Wherein, parameter beta is used for to accuracy rate P gives different weights with recall rate R, and when β got 1, accuracy rate was endowed identical weight with recall ratio.We get β=1 in the experiment.

Utilize comprehensive evaluation index F respectively HSMM and HMM to be estimated, ask for an interview table 2, table 3.
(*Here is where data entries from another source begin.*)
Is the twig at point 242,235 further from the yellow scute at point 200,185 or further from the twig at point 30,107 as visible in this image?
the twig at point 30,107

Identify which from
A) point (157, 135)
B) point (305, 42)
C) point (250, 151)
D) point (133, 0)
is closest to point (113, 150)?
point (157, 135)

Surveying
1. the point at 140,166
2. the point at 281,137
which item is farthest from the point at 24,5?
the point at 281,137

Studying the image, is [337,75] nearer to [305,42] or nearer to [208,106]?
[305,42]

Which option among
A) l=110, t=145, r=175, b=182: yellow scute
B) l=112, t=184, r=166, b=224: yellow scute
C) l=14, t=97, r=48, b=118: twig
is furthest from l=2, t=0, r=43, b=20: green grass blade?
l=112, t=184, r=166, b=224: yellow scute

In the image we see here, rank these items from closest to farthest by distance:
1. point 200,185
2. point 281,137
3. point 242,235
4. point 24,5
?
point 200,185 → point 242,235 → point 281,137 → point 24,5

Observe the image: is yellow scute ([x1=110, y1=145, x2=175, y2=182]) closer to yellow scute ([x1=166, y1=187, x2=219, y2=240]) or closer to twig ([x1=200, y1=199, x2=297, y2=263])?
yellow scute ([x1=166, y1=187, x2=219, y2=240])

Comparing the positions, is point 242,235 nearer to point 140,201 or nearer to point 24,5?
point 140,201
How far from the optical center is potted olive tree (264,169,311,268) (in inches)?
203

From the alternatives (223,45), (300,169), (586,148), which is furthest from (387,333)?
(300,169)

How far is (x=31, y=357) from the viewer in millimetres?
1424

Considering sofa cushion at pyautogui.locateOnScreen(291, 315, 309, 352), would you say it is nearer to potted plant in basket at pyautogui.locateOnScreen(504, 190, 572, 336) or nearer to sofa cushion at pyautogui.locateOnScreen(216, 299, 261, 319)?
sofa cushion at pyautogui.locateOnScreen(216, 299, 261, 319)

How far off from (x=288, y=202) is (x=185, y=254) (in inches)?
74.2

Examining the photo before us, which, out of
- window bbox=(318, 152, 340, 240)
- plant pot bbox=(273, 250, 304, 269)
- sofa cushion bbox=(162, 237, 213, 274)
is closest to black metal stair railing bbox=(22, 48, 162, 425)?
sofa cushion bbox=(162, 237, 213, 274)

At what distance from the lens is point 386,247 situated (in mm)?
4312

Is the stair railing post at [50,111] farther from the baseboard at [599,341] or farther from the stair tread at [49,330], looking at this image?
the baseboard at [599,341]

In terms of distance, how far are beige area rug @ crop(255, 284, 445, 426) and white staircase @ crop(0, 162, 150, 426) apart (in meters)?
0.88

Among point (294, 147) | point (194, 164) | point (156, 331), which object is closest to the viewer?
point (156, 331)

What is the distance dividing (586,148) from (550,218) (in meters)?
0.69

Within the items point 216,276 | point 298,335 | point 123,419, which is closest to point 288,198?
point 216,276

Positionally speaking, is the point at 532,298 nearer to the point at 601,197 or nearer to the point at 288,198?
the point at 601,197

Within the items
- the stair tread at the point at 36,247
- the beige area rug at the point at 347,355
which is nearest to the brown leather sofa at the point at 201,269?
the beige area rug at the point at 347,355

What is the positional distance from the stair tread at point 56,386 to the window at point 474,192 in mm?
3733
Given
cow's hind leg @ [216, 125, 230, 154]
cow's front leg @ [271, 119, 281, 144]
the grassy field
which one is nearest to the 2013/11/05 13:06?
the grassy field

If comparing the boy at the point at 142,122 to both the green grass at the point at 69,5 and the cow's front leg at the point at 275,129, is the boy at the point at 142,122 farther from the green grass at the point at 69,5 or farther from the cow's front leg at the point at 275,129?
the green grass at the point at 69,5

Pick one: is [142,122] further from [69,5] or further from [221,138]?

Table 2 utilizes the HMM model to carry out the test result and the performance index statistical form of feature extraction experiment

	N ₁	N ₂	N ₃	P(％)	R(％)
						Keywords	317	113	70	73.72	81.91
Title	280	103	117	73.11	70.53
						Time	332	98	70	77.21	82.59
Operations	295	143	62	67.35	82.63
						Marks	353	92	55	79.33	86.52
Links	382	51	67	88.22	85.08

Table 3 utilizes the HSMM model to carry out the test result and the performance index statistical form of feature extraction experiment

	N ₁	N ₂	N ₃	P(％)	R(％)
						Keywords	363	79	58	82.13	85.37
Title	308	104	88	74.76	77.78
						Time	402	56	42	87.77	90.54
Operations	391	38	71	91.14	84.63
						Marks	381	67	52	85.04	87.99
Links	443	27	30	94.26	93.66

Claims

1. user interest feature extracting method based on hidden semi-Markov model is characterized in that comprising step:

Step 1, data aggregation,

Step 2, data pre-service,

Step 3, model training,

3.1, tentatively choose a HSMM model that N state arranged, it is by hexa-atomic group of parameter lambda=(N, M, π, A, B, p _j(d)) form, wherein:

b_{j} (O_{k}) = Σ_{g = 1}^{G} ω_{jg} N (O, μ_{jg}, U_{jg}) .

p _j(d)＝N(d|μ _j，σ _j)，

3.2, use the BW algorithm and train pretreated sample,

3.3, HSMM is carried out initialization,

3.4, ask for HSMM model λ;

With

That is obtained a new model

Promptly obtain by the revaluation formula Good aspect the expression observed value sequence O, repeat this process than λ, improved model parameter progressively, up to

Convergence promptly no longer obviously increases, this moment

Be the HSMM model of being asked.

Step 4, user interest feature extraction,

2. according to right 1 described extracting method, it is characterized in that: the data purification described in the step 2 is unwanted data in the deletion mining process; User Recognition is the process that the page with user and request is associated, the wherein main situation of handling a plurality of users by acting server or firewall access website; Session jd is that a user all requests for page in a period of time are decomposed to obtain user conversation; The path process of replenishing is exactly to replenish this locality or omission requested page that proxy server caches caused complete.